By requiring knowledge that the acts would violate the rights of another, this exclusion applies only to claims of intentional wrongdoing. Here, several of the allegations in Flowserve’s complaint contain no reference to intent and seek recovery for conduct that was innocent, inadvertent, negligent, or reckless. As a result, even though Citizens Insurance correctly points out that the complaint also alleged intentional wrongdoing, the exclusion does not excuse it from its duty to defend Pro-Seal. An insurer must defend its insured *101even if theories of liability asserted are not covered under the policy, if any asserted theories of recovery fall within the policy coverage. American Bumper & Mfg Co, 452 Mich at 451.
CONCLUSION
Since the complaint alleged that Pro-Seal infringed Flowserve’s trade dress in its “advertisement,” and no specific policy exclusion excused Citizens Insurance from its duty to defend, I must dissent. I would affirm the judgment of the Court of Appeals.

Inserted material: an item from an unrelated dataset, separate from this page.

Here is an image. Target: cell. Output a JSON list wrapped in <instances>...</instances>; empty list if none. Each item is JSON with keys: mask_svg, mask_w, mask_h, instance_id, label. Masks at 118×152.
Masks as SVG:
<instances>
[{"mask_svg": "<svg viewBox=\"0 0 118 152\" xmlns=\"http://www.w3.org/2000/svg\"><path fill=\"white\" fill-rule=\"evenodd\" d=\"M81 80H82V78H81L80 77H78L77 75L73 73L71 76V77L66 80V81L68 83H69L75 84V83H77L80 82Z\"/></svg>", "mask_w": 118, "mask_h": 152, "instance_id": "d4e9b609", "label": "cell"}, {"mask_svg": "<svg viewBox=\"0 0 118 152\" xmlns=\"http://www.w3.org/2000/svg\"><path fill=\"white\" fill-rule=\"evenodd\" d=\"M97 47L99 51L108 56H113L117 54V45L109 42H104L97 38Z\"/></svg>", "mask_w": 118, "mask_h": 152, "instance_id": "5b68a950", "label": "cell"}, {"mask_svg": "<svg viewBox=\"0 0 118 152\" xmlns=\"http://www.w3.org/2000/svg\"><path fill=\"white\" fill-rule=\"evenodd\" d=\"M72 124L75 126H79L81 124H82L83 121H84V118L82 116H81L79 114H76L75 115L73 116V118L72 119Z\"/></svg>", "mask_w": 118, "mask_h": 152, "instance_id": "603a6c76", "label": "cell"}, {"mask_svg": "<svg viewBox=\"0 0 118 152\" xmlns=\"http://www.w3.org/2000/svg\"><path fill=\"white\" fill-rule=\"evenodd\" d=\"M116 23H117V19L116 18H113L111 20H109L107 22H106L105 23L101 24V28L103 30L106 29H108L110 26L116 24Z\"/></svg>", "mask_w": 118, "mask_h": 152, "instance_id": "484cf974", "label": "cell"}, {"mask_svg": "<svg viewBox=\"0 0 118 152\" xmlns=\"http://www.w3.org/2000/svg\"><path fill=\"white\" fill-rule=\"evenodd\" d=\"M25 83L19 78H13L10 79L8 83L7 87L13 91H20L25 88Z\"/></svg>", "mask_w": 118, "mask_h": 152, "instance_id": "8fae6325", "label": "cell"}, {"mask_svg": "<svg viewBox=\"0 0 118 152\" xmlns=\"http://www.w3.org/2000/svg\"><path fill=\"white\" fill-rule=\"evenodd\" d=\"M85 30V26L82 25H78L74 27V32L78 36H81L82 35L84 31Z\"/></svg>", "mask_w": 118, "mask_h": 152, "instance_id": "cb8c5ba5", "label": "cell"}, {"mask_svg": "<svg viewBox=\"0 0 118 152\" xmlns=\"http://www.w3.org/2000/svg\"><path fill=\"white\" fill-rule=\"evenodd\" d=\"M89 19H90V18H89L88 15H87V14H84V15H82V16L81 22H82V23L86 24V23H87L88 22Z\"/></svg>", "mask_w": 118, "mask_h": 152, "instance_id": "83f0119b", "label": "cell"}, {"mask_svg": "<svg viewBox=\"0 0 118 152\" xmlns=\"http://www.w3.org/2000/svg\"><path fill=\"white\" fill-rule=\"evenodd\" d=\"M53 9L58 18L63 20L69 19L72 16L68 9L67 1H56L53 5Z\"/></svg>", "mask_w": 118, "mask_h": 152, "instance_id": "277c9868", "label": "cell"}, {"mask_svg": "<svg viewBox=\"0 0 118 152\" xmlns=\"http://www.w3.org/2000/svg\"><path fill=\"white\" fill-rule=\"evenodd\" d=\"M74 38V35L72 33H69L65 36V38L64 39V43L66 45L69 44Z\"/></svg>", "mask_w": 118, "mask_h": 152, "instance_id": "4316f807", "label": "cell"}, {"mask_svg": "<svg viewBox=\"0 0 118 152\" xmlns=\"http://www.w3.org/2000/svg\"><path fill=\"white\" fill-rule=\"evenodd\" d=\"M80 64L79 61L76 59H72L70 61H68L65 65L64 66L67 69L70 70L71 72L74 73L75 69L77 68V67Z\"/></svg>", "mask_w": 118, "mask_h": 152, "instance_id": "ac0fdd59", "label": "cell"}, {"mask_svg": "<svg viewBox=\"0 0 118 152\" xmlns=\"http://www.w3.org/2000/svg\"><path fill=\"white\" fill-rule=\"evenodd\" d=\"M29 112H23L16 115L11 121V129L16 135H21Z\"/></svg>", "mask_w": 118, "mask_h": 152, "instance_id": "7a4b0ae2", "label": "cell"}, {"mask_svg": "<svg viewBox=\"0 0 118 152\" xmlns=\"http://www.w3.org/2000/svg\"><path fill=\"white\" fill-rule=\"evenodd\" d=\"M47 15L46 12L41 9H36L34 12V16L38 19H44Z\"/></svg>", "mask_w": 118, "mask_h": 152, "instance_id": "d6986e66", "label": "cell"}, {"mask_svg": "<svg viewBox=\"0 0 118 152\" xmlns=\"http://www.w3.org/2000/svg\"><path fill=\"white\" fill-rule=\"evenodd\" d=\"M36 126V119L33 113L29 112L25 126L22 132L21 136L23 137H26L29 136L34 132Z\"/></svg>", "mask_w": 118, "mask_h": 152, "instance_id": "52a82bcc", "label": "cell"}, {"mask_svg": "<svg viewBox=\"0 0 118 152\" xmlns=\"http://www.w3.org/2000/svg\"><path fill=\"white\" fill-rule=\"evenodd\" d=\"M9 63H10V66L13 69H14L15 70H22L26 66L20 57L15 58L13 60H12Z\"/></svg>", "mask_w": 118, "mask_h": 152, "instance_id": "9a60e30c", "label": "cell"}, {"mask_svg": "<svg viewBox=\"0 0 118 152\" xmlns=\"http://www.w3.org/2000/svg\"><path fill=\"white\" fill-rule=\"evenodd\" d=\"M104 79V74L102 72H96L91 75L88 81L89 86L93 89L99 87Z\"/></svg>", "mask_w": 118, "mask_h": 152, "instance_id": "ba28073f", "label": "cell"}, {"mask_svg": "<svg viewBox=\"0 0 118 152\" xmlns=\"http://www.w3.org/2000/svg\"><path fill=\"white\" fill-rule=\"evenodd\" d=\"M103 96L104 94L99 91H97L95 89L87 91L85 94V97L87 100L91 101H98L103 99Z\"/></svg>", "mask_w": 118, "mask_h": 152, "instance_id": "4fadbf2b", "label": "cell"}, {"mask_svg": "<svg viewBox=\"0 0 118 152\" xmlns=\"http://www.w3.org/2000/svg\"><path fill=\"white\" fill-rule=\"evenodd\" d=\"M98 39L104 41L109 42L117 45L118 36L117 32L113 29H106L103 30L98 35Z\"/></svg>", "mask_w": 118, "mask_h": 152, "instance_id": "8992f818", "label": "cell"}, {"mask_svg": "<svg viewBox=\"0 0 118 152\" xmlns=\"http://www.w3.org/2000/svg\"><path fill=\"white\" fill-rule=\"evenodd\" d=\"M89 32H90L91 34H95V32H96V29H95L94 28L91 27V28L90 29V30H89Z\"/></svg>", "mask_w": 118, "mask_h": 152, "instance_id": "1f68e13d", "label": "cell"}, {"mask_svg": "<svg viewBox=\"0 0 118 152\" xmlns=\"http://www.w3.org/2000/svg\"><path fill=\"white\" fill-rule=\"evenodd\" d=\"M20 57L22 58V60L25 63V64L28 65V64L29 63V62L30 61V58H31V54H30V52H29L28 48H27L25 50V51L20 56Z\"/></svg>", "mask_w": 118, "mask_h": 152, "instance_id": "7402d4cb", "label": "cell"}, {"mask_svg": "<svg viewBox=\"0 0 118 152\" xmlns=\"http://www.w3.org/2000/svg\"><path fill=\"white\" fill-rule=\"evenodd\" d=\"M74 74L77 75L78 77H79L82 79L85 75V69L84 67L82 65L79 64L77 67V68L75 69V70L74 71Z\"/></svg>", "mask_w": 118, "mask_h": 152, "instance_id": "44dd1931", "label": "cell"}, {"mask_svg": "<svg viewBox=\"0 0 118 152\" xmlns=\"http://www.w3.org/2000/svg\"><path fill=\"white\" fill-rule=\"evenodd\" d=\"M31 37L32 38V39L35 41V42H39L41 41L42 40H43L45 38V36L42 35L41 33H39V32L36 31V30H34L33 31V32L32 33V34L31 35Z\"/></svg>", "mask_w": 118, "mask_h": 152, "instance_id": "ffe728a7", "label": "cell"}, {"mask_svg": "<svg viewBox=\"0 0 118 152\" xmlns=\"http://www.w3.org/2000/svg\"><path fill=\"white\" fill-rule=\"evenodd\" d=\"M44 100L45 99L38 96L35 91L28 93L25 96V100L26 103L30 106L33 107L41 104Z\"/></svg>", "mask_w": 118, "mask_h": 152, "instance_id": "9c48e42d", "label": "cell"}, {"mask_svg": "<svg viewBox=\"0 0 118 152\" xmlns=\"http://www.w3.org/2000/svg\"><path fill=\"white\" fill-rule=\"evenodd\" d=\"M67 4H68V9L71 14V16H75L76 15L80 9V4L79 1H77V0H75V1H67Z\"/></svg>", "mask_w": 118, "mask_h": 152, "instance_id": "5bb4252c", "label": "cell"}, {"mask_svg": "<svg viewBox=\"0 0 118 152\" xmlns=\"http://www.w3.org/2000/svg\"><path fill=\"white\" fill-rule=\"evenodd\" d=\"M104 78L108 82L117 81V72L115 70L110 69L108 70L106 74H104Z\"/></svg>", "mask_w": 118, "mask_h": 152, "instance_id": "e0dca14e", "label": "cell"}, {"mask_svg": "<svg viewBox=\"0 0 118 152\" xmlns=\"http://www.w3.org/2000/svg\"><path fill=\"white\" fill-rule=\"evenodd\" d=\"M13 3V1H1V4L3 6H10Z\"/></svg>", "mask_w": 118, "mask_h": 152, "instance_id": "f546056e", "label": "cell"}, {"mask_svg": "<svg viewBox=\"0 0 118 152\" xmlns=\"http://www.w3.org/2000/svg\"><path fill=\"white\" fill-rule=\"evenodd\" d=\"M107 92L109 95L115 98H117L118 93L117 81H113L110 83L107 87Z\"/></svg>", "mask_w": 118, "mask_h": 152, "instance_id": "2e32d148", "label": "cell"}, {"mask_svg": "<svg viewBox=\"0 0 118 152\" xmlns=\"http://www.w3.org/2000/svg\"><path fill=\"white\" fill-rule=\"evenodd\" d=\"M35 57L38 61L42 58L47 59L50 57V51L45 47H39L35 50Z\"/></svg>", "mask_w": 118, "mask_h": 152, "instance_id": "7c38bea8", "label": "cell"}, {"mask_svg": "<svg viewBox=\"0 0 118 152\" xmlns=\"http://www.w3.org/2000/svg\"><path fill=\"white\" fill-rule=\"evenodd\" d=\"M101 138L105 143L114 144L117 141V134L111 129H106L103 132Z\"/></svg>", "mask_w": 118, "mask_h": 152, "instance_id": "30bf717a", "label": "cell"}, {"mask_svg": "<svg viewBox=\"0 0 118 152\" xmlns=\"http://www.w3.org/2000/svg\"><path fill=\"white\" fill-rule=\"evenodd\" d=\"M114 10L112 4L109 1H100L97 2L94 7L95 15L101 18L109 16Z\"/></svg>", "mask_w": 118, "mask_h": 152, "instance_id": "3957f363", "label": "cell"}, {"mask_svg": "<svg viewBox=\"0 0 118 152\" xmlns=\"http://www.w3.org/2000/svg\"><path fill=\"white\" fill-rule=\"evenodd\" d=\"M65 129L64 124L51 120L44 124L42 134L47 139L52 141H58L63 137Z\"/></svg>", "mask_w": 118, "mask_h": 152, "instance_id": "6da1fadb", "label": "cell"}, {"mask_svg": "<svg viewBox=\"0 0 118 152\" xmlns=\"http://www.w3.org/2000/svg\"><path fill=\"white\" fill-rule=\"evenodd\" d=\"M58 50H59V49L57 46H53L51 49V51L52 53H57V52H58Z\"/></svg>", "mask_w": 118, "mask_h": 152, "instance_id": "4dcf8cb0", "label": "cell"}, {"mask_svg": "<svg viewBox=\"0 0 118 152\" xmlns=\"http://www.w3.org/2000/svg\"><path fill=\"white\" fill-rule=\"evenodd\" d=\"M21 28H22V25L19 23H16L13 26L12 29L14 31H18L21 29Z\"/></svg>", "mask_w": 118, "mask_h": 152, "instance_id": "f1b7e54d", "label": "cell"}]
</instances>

Weaver, J., concurred with Kelly, J.“Advertisement” is defined in the CGL policy as “[n]otice that is broadcast or published to the general public or specific market segments about your goods, products or services for the purpose of attracting customers or supporters.”
Subsection f provides another means by which there could be an advertising injury. That subsection indicates that there is an advertising injury when the injury arises out of “[t]he use of another’s advertising idea in your ‘advertisement.’ ” However, because coverage is available for an advertising injury as defined in subsection g, it is unnecessary to determine if an advertising injury was alleged as defined by subsection f.
The policy does require that the notice be sent to the general public or specific market segments. However, this language does not preclude situations, like this one, where the market is so restricted that one customer would constitute a specific market segment.